Uncertainty Over Life Expectancy Becoming a Mainstream Concept

Following on in the theme of last week's post on the spreading ideas of longevity science, I think it's fair to say that uncertainty in projected life expectancy is now a fairly mainstream concept. Vast sums of money - the massive industries of pensions, life insurance, and so forth - rest upon reasonably accurate actuarial projections of life span and mortality rate.

Long term projections of life span continue to trend upward as the actuaries revise their opinions on biotechnology - but I believe they still fail to account for potential revolutionary advances in medicine that lie ahead. The level of uncertainty at least is fairly well grasped now within the actuarial industry, but for various political reasons it is only slowly seeping into official projections.

Unfortunately for these industries, and for governments whose politicians have made promises of future entitlements based upon old projections of life span, the advance of biotechnology is making the future exceedingly uncertain. Uncertain in a good way, of course - more life for us. If there are people and institutions out there whose livelihoods depend upon betting against increasing longevity ... well, the sooner they find a different business to be in, the better off they'll be.

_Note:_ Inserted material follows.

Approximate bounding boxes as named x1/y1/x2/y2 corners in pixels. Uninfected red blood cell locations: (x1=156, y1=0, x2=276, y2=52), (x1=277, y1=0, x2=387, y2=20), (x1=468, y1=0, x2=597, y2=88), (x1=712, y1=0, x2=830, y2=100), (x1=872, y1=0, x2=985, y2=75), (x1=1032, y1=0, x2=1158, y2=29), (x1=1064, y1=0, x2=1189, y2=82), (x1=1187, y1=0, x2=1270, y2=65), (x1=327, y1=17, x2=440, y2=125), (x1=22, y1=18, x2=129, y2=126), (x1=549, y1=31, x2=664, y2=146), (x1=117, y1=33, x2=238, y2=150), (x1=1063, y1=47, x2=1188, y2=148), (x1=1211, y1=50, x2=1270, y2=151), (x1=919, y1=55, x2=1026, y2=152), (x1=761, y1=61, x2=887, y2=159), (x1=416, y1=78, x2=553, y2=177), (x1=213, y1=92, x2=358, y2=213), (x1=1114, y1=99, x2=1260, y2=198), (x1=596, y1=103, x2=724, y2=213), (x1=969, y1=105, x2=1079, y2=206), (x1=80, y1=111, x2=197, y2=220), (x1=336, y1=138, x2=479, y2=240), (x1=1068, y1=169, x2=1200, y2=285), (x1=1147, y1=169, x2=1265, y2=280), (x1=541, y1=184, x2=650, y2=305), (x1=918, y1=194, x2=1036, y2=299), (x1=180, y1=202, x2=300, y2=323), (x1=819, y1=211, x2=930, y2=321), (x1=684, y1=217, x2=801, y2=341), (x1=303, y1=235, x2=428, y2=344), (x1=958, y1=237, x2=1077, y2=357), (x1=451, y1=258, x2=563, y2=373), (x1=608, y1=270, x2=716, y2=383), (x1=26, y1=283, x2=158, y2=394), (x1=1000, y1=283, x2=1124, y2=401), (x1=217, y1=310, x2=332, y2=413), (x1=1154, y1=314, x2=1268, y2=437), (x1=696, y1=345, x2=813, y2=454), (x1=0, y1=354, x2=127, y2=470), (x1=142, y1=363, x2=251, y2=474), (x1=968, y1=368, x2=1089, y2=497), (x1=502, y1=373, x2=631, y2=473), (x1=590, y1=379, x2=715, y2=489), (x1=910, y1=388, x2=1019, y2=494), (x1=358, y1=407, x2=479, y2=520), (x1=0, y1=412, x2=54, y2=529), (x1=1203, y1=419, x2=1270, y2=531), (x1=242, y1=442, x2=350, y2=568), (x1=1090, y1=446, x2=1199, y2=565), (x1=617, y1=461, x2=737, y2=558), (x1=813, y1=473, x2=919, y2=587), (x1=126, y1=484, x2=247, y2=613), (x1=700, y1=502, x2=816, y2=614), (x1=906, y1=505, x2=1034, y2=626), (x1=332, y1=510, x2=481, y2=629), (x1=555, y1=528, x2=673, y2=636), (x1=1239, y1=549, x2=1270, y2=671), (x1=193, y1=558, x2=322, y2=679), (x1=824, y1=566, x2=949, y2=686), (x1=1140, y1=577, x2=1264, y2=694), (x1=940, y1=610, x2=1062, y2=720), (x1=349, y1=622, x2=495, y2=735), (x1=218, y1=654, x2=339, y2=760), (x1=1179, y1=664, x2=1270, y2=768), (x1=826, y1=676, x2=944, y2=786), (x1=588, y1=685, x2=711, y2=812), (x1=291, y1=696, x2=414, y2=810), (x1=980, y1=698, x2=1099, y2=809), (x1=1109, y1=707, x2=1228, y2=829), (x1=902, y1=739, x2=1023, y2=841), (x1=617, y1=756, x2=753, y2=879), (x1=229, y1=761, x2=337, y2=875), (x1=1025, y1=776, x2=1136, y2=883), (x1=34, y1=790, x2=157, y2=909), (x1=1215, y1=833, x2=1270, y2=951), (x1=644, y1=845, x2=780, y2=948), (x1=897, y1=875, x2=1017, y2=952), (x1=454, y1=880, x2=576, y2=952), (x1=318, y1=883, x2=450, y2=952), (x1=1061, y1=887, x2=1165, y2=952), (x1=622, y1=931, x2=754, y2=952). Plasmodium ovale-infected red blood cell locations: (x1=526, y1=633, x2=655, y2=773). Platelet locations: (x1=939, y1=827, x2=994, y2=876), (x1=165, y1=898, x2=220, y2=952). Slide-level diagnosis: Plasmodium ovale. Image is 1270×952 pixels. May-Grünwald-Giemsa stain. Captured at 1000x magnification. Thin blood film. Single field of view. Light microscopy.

I recently noticed a BusinessWeek article that touches on this and related issues:

As the 79-million-strong Baby Boom generation starts hitting age 65, demographers and medical researchers are increasingly at odds over how long they'll live. It's a question with major implications on a national level, for how much Social Security and Medicare will cost future generations of Americans. On a personal level, life expectancy complicates plans for saving and spending: Live too long and risk running out of money; die young and you can't take it with you.

...

One obvious way to finance a longer retirement is to save more, either by spending less or working longer. If maximum life spans extend to 100 years or even past 110, longer careers will be easier for older Americans and might even be psychologically beneficial, says Steven Austad, a professor at the University of Texas Barshop Institute for Longevity and Aging Studies in San Antonio. "The retirement age of 65 makes no sense whatsoever anymore," Austad says.

Retirement is one of many things that will be changing. I think that the idea of uncertainty in future life span due to advancing biotechnology may be a good path for many new faces to find their way to the healthy life extension community. It is a way past the unspoken assumption that so many people have: that their lives will look the much same as those of their parents and grandparents in scope. Further, it doesn't take much investigation for an interested person to move past the very conservative viewpoint of uncertainty in life expectancy being a matter of a few years added here and few years lost there, and find scientists who talk of adding decades to life in the first half of this century. Even those scientists are moderates compared to folk at the SENS Foundation and similar visionaries - and the first step to finding out that all this exists is to step beyond the first, naive assumptions most people have about the future of human life span.

Comments

Gee, could there be a way to make money here, e.g. buying life insurance stocks or shorting annuities? Surely some financial instruments are going to be very affected as this perception goes mainstream.